Some old dying stars also have discs. Can a second generation of planets form under these conditions?
Planets form after stars form, but soon after. In our solar system, the Sun formed about 4.6 billion years ago and the Earth about 4.5 billion years ago. The fate of the Earth is linked to the fate of the Sun.
When the Sun expands into a red giant, it blasts layers of matter out into space and eventually expands enough to destroy Earth and the other inner planets.
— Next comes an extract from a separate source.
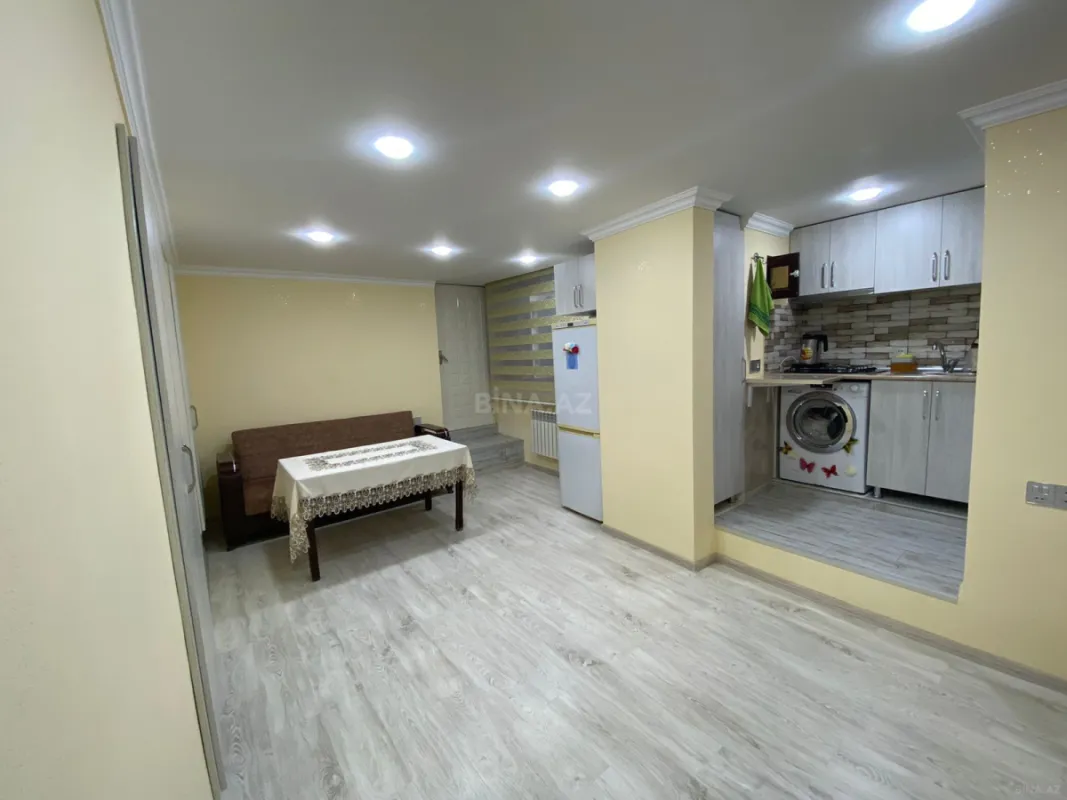 Satılır 2 otaqlı mənzil 55 m²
Jupiter and the outer planets will survive, but they will likely spend the rest of their lives orbiting a white dwarf, the remnant of the Sun.
No new planet can form around the white dwarf in this scenario.
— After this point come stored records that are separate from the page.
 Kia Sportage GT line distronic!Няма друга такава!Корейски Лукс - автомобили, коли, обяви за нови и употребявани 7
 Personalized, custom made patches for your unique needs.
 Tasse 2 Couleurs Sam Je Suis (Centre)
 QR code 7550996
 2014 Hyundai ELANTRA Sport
But our Sun is a relative rarity. Many stars exist in binary pairs. Binary stars are the same age, but they have different masses. Since a star’s initial mass determines its future, stars in a binary pair have different lifetimes.
If one of these stars has a mass similar to that of our Sun, it becomes a red giant and expels material into space as it dies. What happens to all that material if the star has a binary partner?
This is where a new study comes into play. Its title is “A Population of Transition Discs Around Evolved Stars: Fingerprints of Planets”. The first author is KU Leuven astronomer Jacques Kluska. The journal Astronomy & Astrophysics published the article.
The gravitational pull of the second star can cause material ejected from the dying star to form a new rotating disk very similar to the protoplanetary disk around the star when it was young.
Astronomers already knew this could happen. What’s new is evidence that a second generation of planets can form in the disk. According to this new study, new worlds form about 10% of binary stars in this situation.
“In ten percent of the evolved binary stars with disks that we have studied, we see a large cavity in the disk,” first author Kluska said in a press release. “It’s an indication that something is floating there that has collected all the material in the cavity area.”
There is probably only one thing that can form in these disks: planets. Observations of the dying star strengthen the likelihood that the object is a planet.
“In evolved binary stars with a large cavity in the disk, we saw that heavy elements such as iron were very sparse on the surface of the dying star,” Kluska said. “This observation leads to the suspicion that dust particles rich in these elements have been trapped by a planet.”
Astronomers don’t yet know if these are planets, but the evidence is intriguing. If it turns out that a second generation of worlds is formed in this way, it is a significant discovery. This means that our theory of planetary formation, called the nebular hypothesis, is correct but does not go far enough.
“Confirmation or refutation of this extraordinary way of planet formation will be an unprecedented test for current theories.